City financial figures suggest a $1.1 million general fund subsidy was avoided through debt service savings of $581,400. Subsidies to support the ballpark have cost taxpayers more than $3 million since it opened in 2014.
Robert Cortinas, the city’s chief financial officer, said revenues from hotel occupancy taxes, which is a major source of revenue used to pay the ballpark debt, were affected by significant lows in 2020. In April, occupancy dipped to nearly 30 percent.
Hotel taxes have come back with occupancy reaching 60 percent. Still, given the prevalence of travel (hotel/motel, car rental) taxes used to fund sports facilities, the issue of debt service should continue in 2021.
In Winston-Salem, city officials are looking at a different issue when it comes to Truist Stadium: Billy Prim, a minority owner, says his Winston-Salem Dash (Class A; Carolina League) needs a rent reduction if his team is to survive and maintain MLB licensing. The Dash currently pays $1.55 million annual in rent, with the city receiving an additional $175,000 in a ticket surcharge, but the team is proposing cutting that annual rent payment to $750,000 and eliminating the ticket surcharge. There is about $20 million left on Truist Stadium debt service, but the city is worried that majority investors Chicago White Sox will just fold the team if a new acceptable lease isn’t approved.
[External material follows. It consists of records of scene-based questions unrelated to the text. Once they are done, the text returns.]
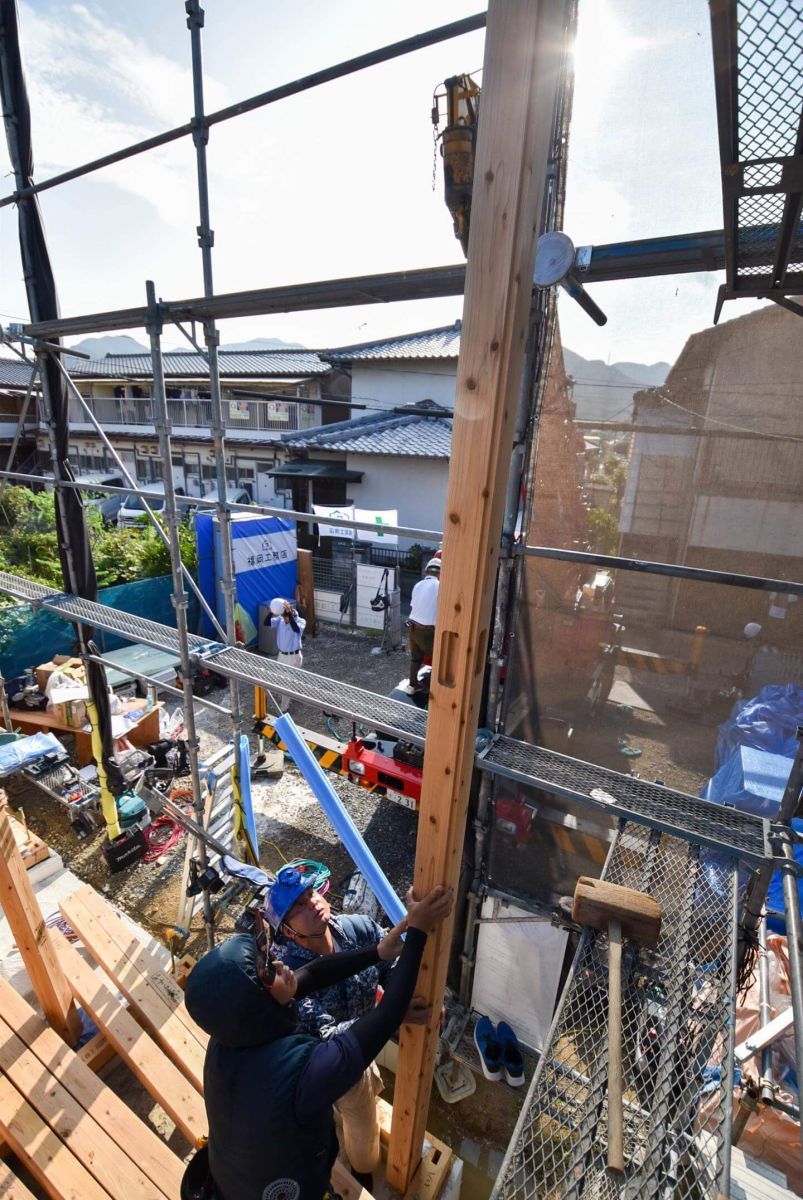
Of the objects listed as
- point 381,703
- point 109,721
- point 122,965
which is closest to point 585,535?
point 381,703

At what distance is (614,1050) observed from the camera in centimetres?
145

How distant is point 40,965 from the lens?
3.06 metres

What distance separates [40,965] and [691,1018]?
3418 millimetres

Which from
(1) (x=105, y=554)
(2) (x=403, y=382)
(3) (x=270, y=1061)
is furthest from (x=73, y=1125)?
(2) (x=403, y=382)

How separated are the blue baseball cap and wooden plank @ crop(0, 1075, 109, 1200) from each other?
1590 mm

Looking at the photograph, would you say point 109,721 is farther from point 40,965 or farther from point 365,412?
point 365,412

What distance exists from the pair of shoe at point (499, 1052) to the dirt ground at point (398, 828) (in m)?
0.10

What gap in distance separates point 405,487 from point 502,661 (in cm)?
1266

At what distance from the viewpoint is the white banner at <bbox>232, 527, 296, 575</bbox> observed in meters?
9.87

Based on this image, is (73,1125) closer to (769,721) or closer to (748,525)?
(769,721)

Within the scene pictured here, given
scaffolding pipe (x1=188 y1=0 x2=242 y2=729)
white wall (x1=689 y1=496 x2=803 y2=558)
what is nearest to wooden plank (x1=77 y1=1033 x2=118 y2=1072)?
scaffolding pipe (x1=188 y1=0 x2=242 y2=729)

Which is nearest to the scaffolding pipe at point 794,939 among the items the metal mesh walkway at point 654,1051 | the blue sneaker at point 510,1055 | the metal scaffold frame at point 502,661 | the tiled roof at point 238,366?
the metal scaffold frame at point 502,661

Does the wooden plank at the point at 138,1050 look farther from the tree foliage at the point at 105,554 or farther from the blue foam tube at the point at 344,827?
the tree foliage at the point at 105,554

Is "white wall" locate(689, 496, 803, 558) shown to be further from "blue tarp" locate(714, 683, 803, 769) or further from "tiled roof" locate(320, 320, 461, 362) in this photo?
"tiled roof" locate(320, 320, 461, 362)
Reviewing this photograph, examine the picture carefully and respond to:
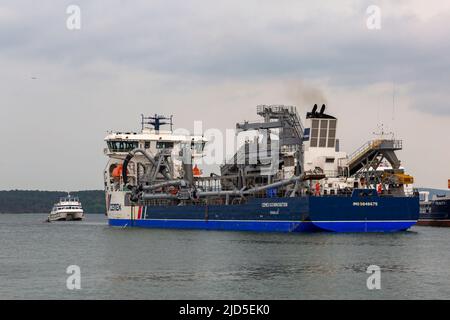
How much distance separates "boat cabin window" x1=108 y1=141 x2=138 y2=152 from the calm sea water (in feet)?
105

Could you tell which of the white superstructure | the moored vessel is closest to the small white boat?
the white superstructure

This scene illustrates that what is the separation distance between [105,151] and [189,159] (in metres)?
17.1

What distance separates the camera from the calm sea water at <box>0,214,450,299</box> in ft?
110

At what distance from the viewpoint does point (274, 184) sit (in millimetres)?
69500

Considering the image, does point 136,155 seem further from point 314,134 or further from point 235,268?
point 235,268

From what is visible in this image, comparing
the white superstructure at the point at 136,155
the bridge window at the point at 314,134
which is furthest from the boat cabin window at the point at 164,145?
the bridge window at the point at 314,134

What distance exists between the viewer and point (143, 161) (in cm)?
9456

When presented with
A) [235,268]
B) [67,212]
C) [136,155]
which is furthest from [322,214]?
[67,212]

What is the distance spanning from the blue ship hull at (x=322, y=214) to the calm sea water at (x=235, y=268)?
211 centimetres

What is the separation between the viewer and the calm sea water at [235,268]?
110 ft

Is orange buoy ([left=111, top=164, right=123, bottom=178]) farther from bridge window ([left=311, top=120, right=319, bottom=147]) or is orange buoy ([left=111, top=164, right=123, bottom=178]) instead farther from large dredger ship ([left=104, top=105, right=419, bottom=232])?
bridge window ([left=311, top=120, right=319, bottom=147])

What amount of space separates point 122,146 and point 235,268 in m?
55.3
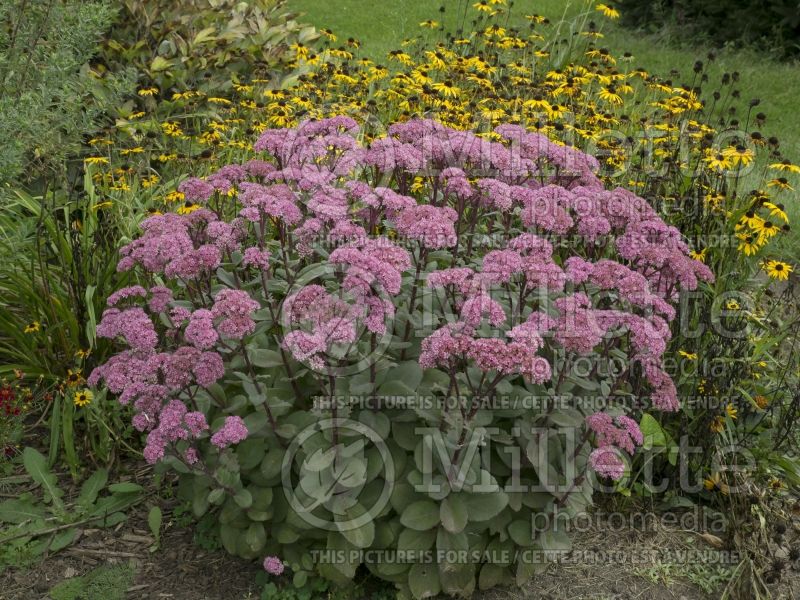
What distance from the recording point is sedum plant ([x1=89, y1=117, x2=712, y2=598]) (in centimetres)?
263

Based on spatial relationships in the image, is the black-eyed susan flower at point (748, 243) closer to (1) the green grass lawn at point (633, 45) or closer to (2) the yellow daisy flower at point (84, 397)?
(1) the green grass lawn at point (633, 45)

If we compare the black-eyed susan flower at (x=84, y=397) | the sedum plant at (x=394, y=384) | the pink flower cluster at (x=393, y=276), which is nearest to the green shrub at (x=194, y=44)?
the pink flower cluster at (x=393, y=276)

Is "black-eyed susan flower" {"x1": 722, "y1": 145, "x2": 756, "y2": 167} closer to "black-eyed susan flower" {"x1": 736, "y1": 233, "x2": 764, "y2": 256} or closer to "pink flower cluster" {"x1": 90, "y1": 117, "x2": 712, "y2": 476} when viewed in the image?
"black-eyed susan flower" {"x1": 736, "y1": 233, "x2": 764, "y2": 256}

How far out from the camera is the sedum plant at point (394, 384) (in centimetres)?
263

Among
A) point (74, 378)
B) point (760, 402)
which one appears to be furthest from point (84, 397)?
point (760, 402)

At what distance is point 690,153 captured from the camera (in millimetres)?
5363

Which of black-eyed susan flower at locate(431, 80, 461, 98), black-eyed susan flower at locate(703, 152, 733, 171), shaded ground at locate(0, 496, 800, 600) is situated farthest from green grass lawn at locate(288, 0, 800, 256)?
shaded ground at locate(0, 496, 800, 600)

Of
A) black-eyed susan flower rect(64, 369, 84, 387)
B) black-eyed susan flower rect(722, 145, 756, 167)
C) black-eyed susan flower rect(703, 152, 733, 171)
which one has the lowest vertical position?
black-eyed susan flower rect(64, 369, 84, 387)

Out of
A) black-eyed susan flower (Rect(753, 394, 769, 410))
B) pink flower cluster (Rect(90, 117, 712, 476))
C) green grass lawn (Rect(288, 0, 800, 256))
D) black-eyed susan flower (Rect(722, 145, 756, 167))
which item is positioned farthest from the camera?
green grass lawn (Rect(288, 0, 800, 256))

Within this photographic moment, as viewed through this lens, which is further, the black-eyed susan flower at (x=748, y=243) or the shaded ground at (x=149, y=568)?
the black-eyed susan flower at (x=748, y=243)

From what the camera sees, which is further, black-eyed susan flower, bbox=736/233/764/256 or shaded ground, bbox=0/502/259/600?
black-eyed susan flower, bbox=736/233/764/256

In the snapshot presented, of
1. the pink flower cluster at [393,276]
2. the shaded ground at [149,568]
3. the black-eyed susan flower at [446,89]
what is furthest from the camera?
the black-eyed susan flower at [446,89]

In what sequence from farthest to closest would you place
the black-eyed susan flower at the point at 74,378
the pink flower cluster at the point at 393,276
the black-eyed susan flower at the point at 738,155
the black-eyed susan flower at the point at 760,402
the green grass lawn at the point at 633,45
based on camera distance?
the green grass lawn at the point at 633,45 → the black-eyed susan flower at the point at 738,155 → the black-eyed susan flower at the point at 760,402 → the black-eyed susan flower at the point at 74,378 → the pink flower cluster at the point at 393,276

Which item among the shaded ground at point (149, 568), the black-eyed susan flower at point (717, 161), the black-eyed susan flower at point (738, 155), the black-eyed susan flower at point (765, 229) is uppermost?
the black-eyed susan flower at point (738, 155)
From the Winston-Salem Journal:
If that’s a blow, a bigger blow would be losing the team, Winston-Salem Mayor Allen Joines said.
“It came down to this: If we lose the team, the city would be responsible for the whole payment,” Joines said.
And the city would be left with no team and an empty stadium.
Joines also said the new lease is being structured in a way that will allow the city to more than recoup — over the long haul — the money lost from lowering the lease and eliminating ticket surcharge payments.
A complicating factor is that in the future MLB will be included as parties in MiLB team leases–so any changes to the Dash lease must be approved not only by the White Sox but Major League Baseball.